Silicon Valley entrepreneur and investor, Vinod Khosla held little back in his keynote at the Money 20/20 conference, denouncing the US move to EMV chip cards as "screwed up" and predicting that "NFC will takeover in three years."
During an attention grabbing outbreak of plain speaking, Khosla admitted in an aside he instantly clicks away from any checkout that uses Verified by Visa, as he spoke out against payment methods which he considered were designed to minimise conversion.
Khosla suggested EMV was flawed as a consequence of the customer experience, would become irrelevant in three years, and will eventually be replaced by NFC-enabled mobile technologies.
The real estate and mortgage industries were also singled out as being ripe for re-invention, "it costs eight per cent to sell a home and you get nothing but a lot of uncertainty." Khosla Ventures has, of course, invested in businesses addressing these opportunities, including OpenDoor and Cadre.

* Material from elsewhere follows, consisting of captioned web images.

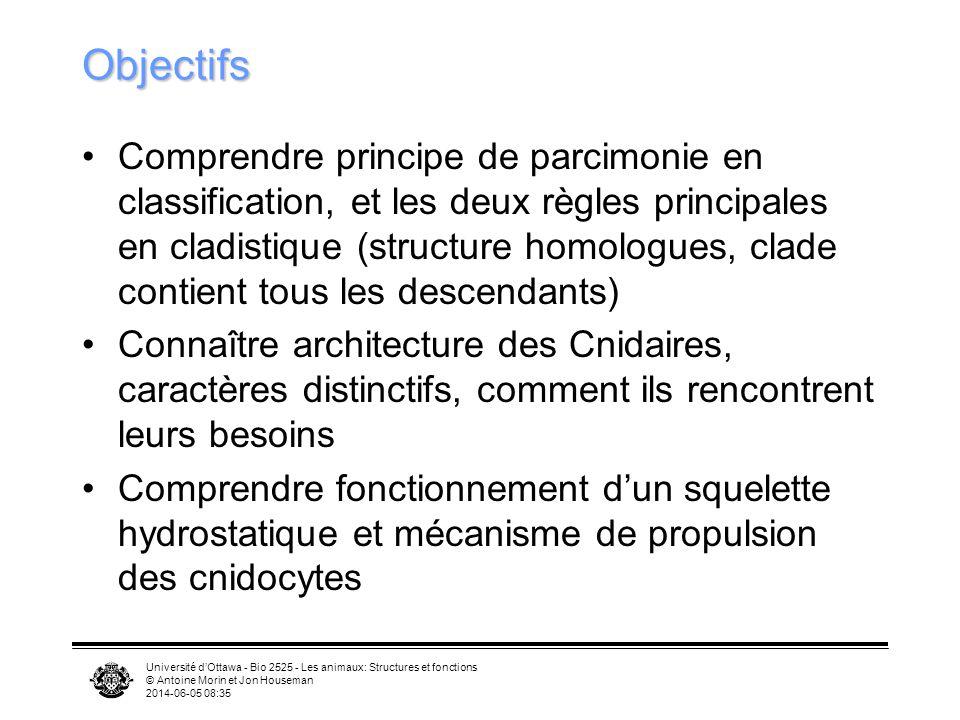 Université dOttawa - Bio 2525 - Les animaux: Structures et fonctions © Antoine Morin et Jon Houseman 2014-06-05 08:37 Objectifs Comprendre principe de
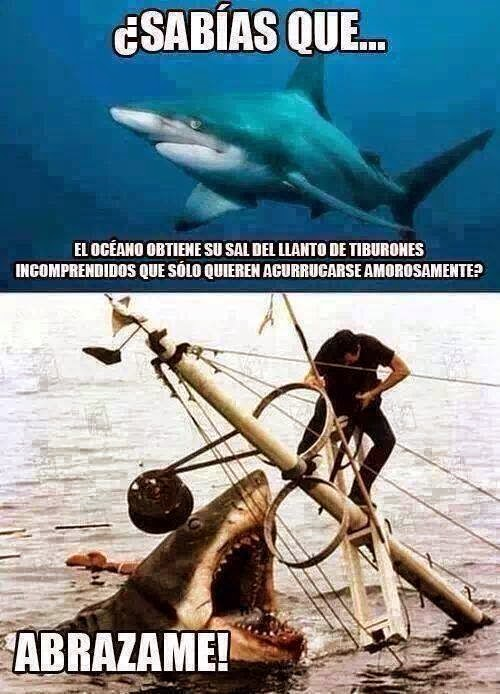 Curiosidades de tiburones: ¿Sabias que...?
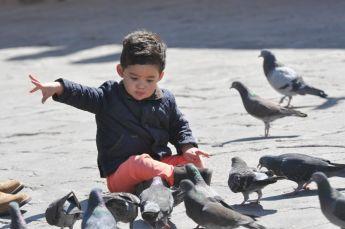 z pigeons.jpg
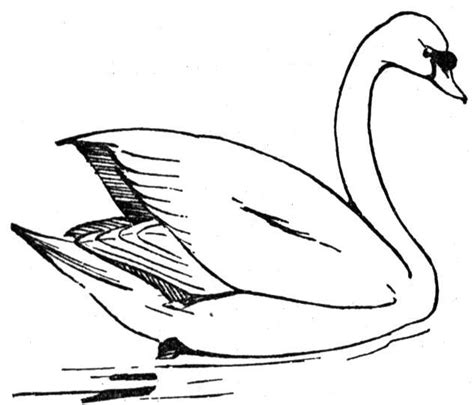swan coloring pages free swan coloring pages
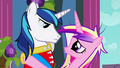 Cadance and Shining Armor gaze S02E26.png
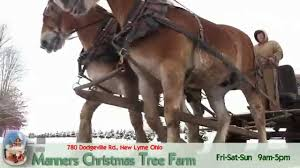 manners christmas tree farm 440 294 2444 youtube
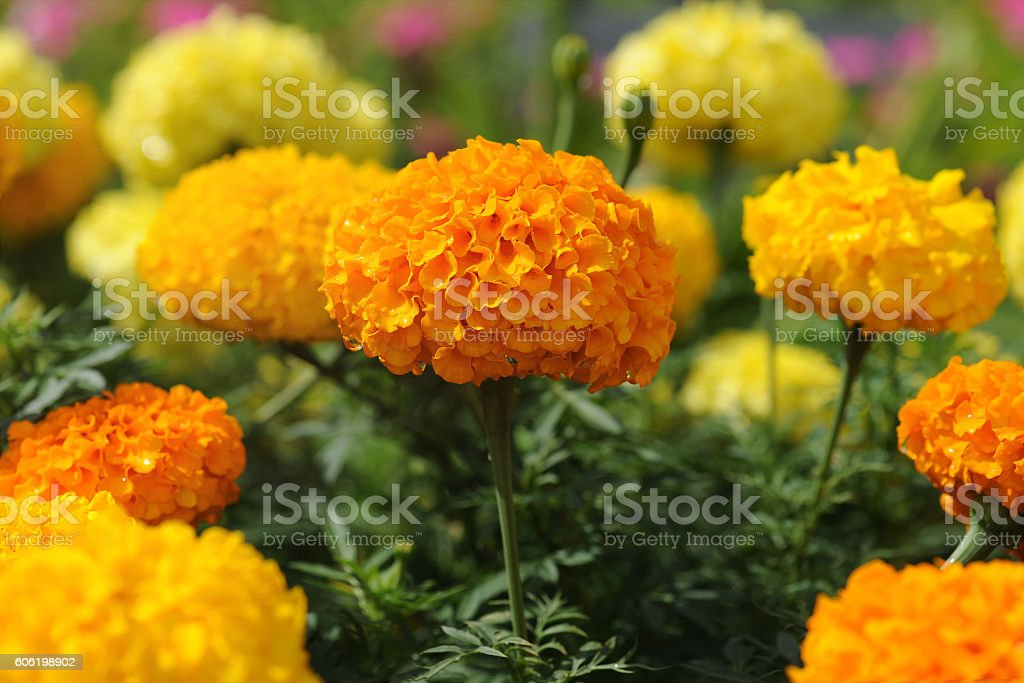 Marigold flowers in the garden stock photo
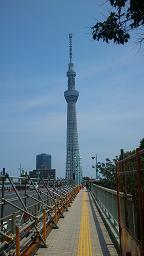 DSC_0007-10tokyo sky tree
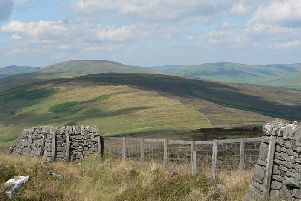 Langholm Moor, part of land being sold by Buccleuch Estates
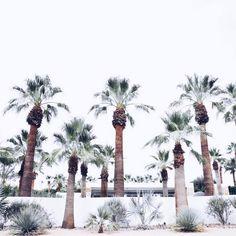 Desert botanics // via @masonrosephoto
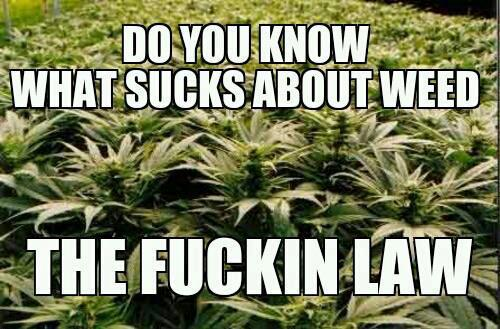 Do you know what sucks about weed? The fucking law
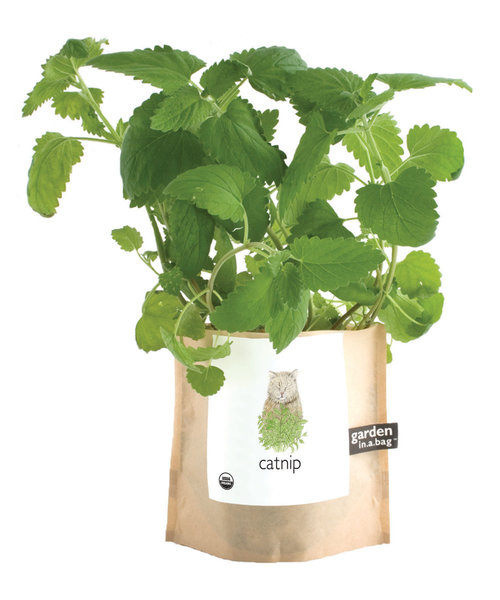 catnip garden in a bag cat gift — MUSEUM OUTLETS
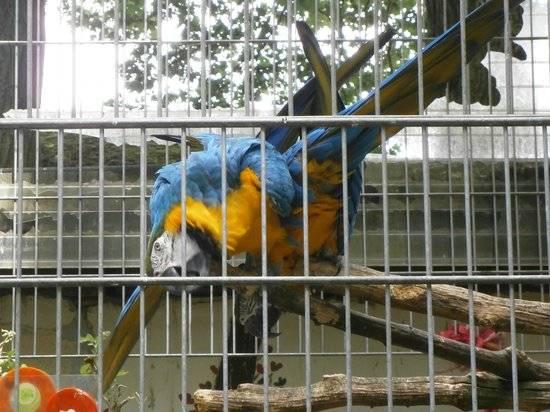 Франкфуртский зоопарк мирового уровня: zoologischer garten frankfurt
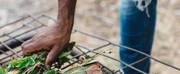 Adelaide Festival Ngarkuadlu - Lets Eat Photo
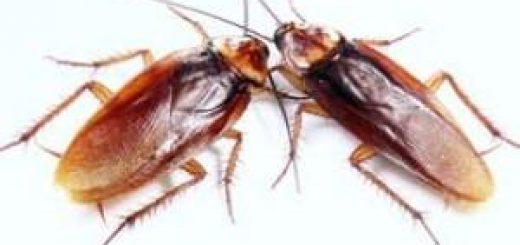 cucaracha-americana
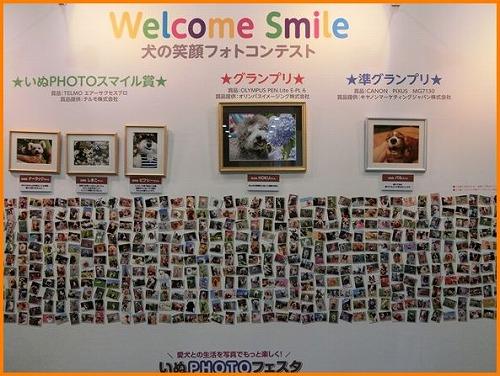 CIMG3658-20140726.jpg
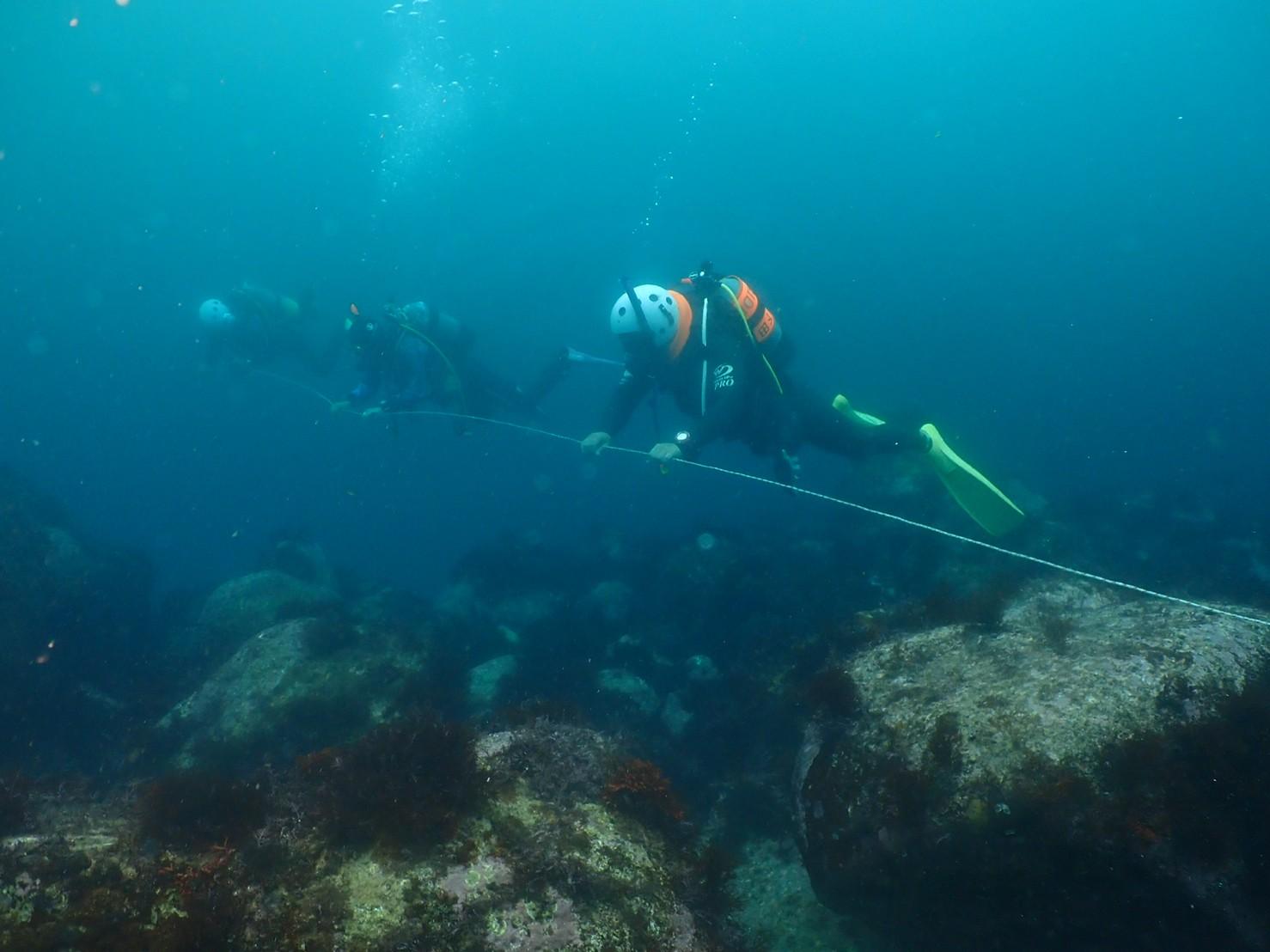 潜水捜索訓練とダイビング事故発生時の対処訓練を開催しました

The venture capital industry was not above criticism either. Khosla advised fintech start ups and growth businesses in the audience to consider carefully when and who they got on board. "Investors are great at crunching numbers but early on - when the innovation really happens - there are no numbers to crunch yet. At that early stage, growth businesses need help with things like finding talent or networking."
He also advised startups to find investment partners who have experience of building a company themselves, "you have to ask them, have they earned the right to give you advice?" Founders themselves needed to be, "obstinate on their vision but flexible about tactics."
Iterating on tactics, not being too wedded to one idea and being active in seeking feedback, were all singled out as attributes of successful entrepreneurs.